I am sure that I have shocked many of you. I understand how you feel but I also wanted you to know that there is sometimes another side, another story. When I look at my bag, I sometimes smile because it has helped me not only become cancer free but also have a real LIFE.

Hugs,
Nancy

Ginger, since I only lost part of my bladder, I cannot totally relate. But I did want to say that this is beautifully
written. One of your best that I have ever read!

Wow, ginger you could not have told the story better, I so thank you for telling it like it is. T@M

Mycopper, I agree. but sometimes sharing doesn't lighten the load.. it places an undue burden the other. I am the stronger of the two of us for these kinds of things. I deal with crisis every day at work. In our personal life ( it doesn't matter if it's me or one of the kids or our parents) I am the one who has to support her when a crisis emerges, I am more equipped.

A I said, I didn't leave her in the dark. we talked openly every step of the way. But if I have to brace her up while I am trying to talk with the med staff then I can't focus on what they are saying.

It's worked for 30 years..many diseases and a few deaths. Every couple does things differently. This is ours.

Smart has nothing to do with any of this. I might be better educated in medicine and emergencies than she is but that is only one facet of life, isn't it ?

Nancy,

As always you define Courage. I am glad to know you.

I haven't had the surgery yet, that will be next month , but when I found out in Aug. my bladder would have to come out after chemo I was very numb, and it did not seem real that is was happening. I wanted to run away and not deal with it. Of course that didn't last long cause deal with it you must. Now I am at the point of wanting to get it all behind me so I can get on with life.
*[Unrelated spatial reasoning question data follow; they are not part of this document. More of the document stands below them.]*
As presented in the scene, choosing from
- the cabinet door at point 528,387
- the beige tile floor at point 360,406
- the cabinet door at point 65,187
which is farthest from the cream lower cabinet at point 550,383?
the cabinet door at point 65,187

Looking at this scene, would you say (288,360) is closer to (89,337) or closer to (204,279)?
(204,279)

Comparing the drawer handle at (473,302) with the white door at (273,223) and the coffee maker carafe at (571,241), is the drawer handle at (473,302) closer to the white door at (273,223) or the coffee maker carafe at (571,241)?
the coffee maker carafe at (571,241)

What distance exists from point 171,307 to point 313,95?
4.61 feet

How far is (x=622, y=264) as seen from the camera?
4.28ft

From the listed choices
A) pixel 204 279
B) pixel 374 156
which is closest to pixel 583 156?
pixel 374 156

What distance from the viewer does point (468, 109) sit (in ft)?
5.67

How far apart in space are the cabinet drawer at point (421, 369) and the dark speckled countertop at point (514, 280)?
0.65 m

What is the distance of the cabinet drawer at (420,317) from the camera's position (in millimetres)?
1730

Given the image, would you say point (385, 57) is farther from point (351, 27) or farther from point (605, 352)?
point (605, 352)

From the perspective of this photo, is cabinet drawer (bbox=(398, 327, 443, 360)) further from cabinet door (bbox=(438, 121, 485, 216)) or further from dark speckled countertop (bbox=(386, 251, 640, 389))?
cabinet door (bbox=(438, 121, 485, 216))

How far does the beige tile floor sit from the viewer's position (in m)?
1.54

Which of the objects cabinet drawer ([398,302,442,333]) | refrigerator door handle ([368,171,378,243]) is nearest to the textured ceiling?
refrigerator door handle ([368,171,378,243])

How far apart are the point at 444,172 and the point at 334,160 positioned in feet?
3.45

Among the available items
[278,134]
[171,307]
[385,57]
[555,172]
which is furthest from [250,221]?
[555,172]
I think the biggest help has been coming here and reading how people are thriving even with all you have been through.

Lynn

I can't explain it.......the day the word was given,it was like the strength to make him see this would be okay just filled my whole being,,,,people who know me,always say to me,,,boy,,,,,,he sure is lucky,,,,,,or boy, you were amazing....gosh.I just did what I felt necessary,,,I am sure he would do the same.....oh boy,I hope!!! Every arguement we ever had disappeared,,,I am a spiritual person,had a Catholic upbringing,,,which served me well, now I pray where ever I am,,,for whatever cause,,,my hope is those who can't make the right choice,know its the only choice,
as we have lost many recently who didn't act swiftly,,
afraid to loose there bladder,,,and now there loved one is alone.......

15 year,thats okay,,,,,,,your have way there,,,and hope you stay that way,,,
my copper,,,yes,,,,,well.....same here....actually my husband crumbled, by that I mean he froze up on a daily basis,,,I don't have that husband that makes sure I have a fancy room somewhere,,,and tells me to go get some rest,,,,he said,please stay with me.....I made my own reservation at the swanky hotel at the Clinic,,
didn't see the room much....but who cared,,,,being stage 3 I guess the idea of it spreading was first and formost on his mind,,,its okay to be scared,,,men and women,its okay to crumble,,,as long as your advocate is there to pick you up,,,thats why were married.

Sopheido,
I have learned alot about the women here , who loose there bladder,the aftermath from surgery,,,and the things that they have to adjust to, they get to have hysterectomy along with bladder removal,,woo hoo,,what a break, you too have many things to overcome, of course look at Nancy Balihigh, shes amazing,,recovered in her camper,well its a very big camper,,,with all the do da's.....we sur ecan do many things if we just set our mind to it.....
My husbands words.......I will never have a bag.......
M husbands words.......I will never do the shot....

He does both now.....amazing........

Stacey,
You remind me of me,,,same dedication to getting back what you had,,,your right on target,,,
bless your little heart I know you had many worrisome nights,but when you go up, something gave you the strength to do it all over again....me too,,,,always in a skirt!!!